━━ DATA EXCERPTS

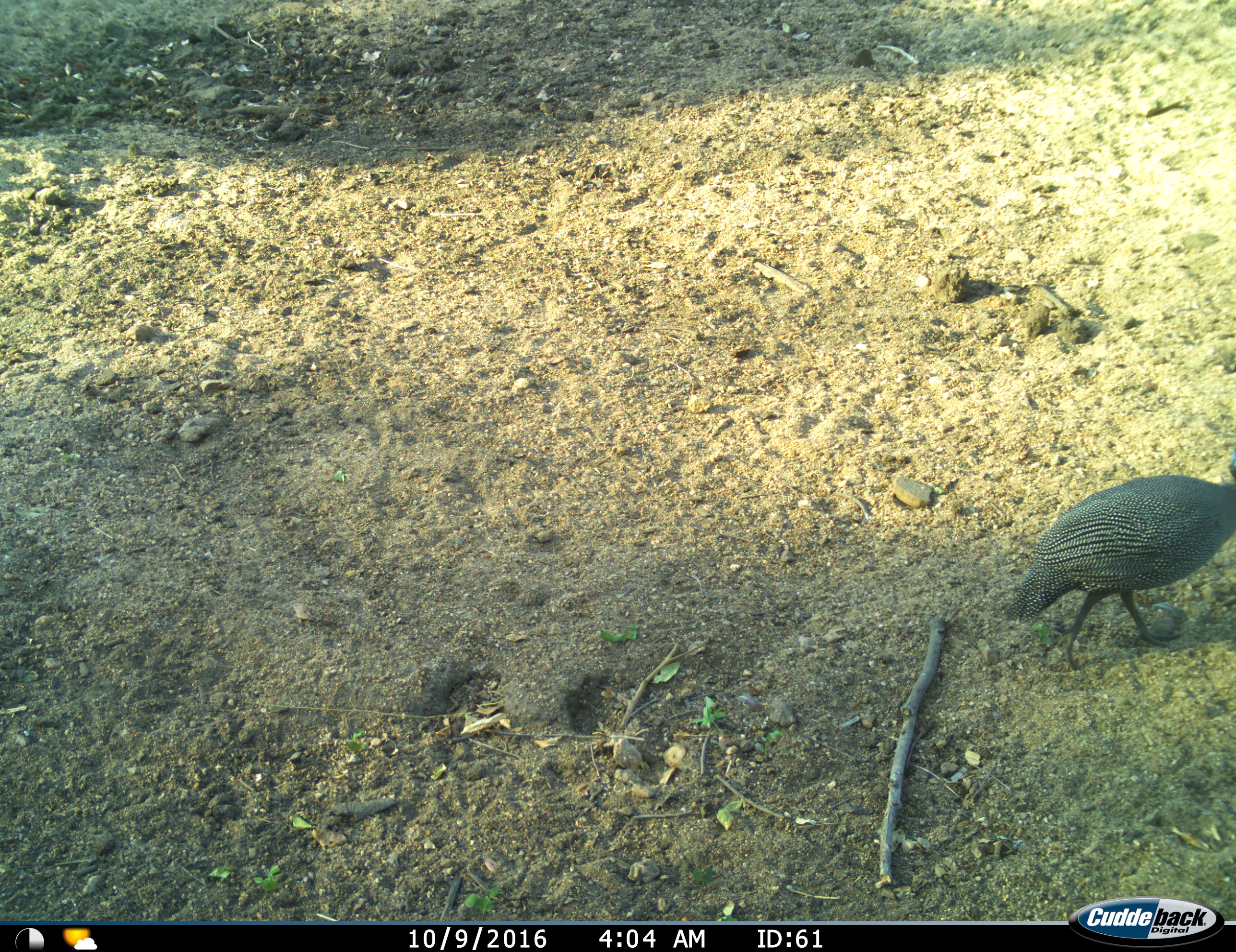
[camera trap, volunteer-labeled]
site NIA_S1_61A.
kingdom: Animalia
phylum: Chordata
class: Aves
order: Galliformes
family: Numididae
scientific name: Numididae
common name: guineafowl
Guineafowl (Numididae), count 1. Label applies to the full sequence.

━━━━

EXERCISE DETAILS: What must be transcribed is the run of lines from the one containing "phylum: Chordata" to the last line of the data above, inclusive, and only that.

EXERCISE SOLUTION:
phylum: Chordata
class: Aves
order: Galliformes
family: Numididae
scientific name: Numididae
common name: guineafowl
Guineafowl (Numididae), count 1. Label applies to the full sequence.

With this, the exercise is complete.